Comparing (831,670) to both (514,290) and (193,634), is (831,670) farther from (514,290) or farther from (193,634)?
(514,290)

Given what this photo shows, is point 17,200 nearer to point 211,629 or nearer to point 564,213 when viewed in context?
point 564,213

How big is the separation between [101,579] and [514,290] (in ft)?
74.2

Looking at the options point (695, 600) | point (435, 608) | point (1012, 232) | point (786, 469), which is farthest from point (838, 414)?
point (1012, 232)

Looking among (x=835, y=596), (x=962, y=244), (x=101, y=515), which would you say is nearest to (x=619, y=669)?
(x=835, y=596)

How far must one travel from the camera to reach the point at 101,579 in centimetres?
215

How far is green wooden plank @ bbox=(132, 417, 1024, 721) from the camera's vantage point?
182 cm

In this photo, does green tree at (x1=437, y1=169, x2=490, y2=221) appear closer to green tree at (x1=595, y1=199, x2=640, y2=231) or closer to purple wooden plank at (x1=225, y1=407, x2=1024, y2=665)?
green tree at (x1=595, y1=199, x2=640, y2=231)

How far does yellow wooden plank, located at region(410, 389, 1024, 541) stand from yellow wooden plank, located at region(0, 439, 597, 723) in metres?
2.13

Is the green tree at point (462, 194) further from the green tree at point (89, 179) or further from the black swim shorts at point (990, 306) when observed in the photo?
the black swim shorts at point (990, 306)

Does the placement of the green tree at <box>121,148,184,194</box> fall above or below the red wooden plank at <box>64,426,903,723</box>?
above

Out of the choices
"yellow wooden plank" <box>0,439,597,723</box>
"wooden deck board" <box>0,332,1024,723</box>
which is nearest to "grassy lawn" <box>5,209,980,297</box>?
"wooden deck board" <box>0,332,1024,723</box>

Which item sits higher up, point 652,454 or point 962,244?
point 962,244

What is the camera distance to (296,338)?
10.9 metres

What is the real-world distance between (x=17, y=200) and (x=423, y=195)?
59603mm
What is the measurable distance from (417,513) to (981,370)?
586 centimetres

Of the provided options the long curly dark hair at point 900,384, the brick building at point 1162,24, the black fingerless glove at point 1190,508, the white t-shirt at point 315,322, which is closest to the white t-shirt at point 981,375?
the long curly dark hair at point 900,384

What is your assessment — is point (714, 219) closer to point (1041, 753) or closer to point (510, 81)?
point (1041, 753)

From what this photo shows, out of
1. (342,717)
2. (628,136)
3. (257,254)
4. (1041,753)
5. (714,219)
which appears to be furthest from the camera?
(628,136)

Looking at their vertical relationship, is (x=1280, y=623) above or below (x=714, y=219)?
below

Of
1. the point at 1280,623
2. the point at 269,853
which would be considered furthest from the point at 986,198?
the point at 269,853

***

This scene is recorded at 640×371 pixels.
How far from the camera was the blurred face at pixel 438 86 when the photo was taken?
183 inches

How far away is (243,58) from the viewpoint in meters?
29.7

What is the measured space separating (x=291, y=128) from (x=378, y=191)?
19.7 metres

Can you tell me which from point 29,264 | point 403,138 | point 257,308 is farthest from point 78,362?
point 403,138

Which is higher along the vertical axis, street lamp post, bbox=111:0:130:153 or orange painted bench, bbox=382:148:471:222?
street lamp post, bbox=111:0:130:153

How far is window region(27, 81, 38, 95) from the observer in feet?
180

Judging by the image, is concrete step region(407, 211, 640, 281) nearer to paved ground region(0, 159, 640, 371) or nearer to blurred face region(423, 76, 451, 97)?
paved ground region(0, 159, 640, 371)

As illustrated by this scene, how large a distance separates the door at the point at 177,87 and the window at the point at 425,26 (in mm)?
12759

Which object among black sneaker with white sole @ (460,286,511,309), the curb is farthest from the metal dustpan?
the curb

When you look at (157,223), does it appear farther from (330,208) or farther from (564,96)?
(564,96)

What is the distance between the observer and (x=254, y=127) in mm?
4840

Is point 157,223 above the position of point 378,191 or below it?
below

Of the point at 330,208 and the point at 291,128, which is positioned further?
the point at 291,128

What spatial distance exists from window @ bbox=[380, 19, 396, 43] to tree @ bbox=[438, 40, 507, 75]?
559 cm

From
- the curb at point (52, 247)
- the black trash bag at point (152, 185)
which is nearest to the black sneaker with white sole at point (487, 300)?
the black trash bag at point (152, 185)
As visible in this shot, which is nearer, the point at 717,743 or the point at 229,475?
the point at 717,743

***

• [INSTRUCTIONS TO FOLLOW]: Locate every line in the two blocks of the listing above that contains the word "Looking", and copy each one out.

• [SOLUTION FOR THIS PROBLEM]:
Looking at the options point (695, 600) | point (435, 608) | point (1012, 232) | point (786, 469), which is farthest from point (838, 414)?
Looking among (x=835, y=596), (x=962, y=244), (x=101, y=515), which would you say is nearest to (x=619, y=669)?
Looking at their vertical relationship, is (x=1280, y=623) above or below (x=714, y=219)?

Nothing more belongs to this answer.